From mid-March to mid-June, the combined wealth of America’s 614 billionaires increased by more than a half-trillion dollars, ABC News reported. Jeff Bezos and Mark Zuckerberg alone added a combined $76 billion to their wealth as Amazon and Facebook, respectively, saw stock in their companies rise as they thrived in the coronavirus-stricken United States. And, even as America is experiencing an awakening in regard to racial inequality, the pandemic has hit the Black and Latino communities hard — communities in which people are much more likely to contract the virus and to be unemployed because of it.
Most of America’s renters simply don’t have the savings to cover a month’s rent — let alone six or seven — without income coming in. As such, the massive surge in unemployment associated with the pandemic likely would have translated to millions of Americans being unable to pay rent and potentially facing eviction during the worst possible time. A federal moratorium on evictions helped, and some local governments have stepped in to ensure such protections will be extended. Still, that simply delays the inevitable as the rent will come due someday soon.

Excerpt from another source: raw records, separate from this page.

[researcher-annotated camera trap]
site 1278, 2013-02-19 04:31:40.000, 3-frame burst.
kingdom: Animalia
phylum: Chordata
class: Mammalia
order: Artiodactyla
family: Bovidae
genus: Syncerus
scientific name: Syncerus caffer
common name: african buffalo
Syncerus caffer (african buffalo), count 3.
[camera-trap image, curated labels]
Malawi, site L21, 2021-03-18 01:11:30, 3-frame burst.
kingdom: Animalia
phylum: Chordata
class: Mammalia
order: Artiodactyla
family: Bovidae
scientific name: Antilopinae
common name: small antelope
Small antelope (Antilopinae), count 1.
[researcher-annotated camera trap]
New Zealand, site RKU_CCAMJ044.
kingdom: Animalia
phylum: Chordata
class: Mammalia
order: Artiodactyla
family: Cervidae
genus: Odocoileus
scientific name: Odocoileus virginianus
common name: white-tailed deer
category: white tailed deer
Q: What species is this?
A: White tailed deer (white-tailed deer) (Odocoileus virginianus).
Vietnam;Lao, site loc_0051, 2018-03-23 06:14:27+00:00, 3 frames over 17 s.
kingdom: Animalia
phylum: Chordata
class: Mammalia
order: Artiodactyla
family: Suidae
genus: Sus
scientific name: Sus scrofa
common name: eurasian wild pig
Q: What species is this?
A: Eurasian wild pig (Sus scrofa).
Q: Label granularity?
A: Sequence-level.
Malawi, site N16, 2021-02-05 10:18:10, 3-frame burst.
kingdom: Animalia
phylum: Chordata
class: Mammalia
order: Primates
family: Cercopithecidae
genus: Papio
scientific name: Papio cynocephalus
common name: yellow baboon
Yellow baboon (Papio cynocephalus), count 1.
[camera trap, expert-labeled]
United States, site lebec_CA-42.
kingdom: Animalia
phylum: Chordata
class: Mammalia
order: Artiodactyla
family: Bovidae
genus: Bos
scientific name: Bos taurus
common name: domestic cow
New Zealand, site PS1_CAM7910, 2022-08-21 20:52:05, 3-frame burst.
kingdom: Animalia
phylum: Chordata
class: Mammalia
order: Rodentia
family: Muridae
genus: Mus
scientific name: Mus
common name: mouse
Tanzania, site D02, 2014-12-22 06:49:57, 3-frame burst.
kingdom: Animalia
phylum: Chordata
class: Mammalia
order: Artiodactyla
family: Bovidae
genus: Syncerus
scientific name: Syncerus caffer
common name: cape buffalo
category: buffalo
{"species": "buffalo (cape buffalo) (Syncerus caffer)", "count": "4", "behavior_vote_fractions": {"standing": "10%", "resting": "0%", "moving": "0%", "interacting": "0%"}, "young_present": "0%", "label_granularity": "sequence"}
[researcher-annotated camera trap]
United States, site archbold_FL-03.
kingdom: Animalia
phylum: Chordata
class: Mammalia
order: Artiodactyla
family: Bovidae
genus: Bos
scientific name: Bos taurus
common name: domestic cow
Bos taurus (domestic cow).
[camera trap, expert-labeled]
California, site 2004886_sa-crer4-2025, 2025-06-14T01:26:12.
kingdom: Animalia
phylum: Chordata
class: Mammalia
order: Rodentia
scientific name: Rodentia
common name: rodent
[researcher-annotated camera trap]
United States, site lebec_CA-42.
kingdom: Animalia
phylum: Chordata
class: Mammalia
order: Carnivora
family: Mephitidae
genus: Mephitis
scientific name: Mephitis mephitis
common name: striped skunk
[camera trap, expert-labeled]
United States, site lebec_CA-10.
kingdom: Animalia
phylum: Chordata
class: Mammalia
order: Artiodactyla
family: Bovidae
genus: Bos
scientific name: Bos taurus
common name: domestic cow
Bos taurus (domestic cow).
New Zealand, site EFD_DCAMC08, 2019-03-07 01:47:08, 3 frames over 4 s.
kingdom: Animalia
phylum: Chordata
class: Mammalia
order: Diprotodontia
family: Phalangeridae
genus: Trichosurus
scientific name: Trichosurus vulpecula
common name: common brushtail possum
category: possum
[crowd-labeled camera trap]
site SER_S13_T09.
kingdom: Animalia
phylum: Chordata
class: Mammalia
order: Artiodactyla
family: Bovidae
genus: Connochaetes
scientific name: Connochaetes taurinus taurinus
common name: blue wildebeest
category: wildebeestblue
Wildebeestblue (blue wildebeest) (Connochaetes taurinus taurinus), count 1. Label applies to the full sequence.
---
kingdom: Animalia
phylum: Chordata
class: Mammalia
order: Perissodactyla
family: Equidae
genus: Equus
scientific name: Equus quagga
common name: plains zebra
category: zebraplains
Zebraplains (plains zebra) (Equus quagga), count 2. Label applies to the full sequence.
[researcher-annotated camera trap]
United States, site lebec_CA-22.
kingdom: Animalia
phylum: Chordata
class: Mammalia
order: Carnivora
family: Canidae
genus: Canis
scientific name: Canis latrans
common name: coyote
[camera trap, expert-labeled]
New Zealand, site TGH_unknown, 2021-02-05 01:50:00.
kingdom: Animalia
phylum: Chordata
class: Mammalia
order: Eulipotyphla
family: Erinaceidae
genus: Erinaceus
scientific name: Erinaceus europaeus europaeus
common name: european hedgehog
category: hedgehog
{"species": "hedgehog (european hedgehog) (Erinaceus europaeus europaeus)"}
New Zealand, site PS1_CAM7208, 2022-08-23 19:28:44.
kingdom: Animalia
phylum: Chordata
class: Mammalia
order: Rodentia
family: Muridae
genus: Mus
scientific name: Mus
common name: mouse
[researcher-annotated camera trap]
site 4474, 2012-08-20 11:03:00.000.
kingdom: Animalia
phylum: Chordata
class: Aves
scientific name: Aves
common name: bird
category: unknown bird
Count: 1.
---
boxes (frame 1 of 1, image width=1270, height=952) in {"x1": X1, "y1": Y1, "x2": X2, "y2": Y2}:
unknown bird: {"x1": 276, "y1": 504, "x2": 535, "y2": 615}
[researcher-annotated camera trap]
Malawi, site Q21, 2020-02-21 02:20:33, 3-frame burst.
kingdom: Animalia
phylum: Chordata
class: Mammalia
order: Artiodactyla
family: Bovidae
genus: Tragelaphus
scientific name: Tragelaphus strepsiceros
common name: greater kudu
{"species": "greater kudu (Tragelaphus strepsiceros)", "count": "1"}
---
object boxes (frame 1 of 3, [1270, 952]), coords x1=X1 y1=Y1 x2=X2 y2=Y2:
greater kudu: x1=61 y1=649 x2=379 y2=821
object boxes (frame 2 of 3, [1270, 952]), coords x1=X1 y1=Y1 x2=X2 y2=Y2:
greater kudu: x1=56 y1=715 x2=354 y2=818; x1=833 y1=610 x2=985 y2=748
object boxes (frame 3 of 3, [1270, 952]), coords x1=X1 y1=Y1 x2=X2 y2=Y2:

While a presidential executive order temporarily prevented disaster after the original order against evictions expired, many experts warn that it’s just kicking the can down the road. Some estimates have nearly 1 in 3 renters at risk of eviction by the end of September — and paying the rent has been made all the more difficult by the expiration of the additional $600 a month in federal unemployment benefits at the end of July. And for nearly 50,000 Americans, the nightmare is already a reality as local laws in their areas have allowed them to get thrown out of their homes despite the pandemic.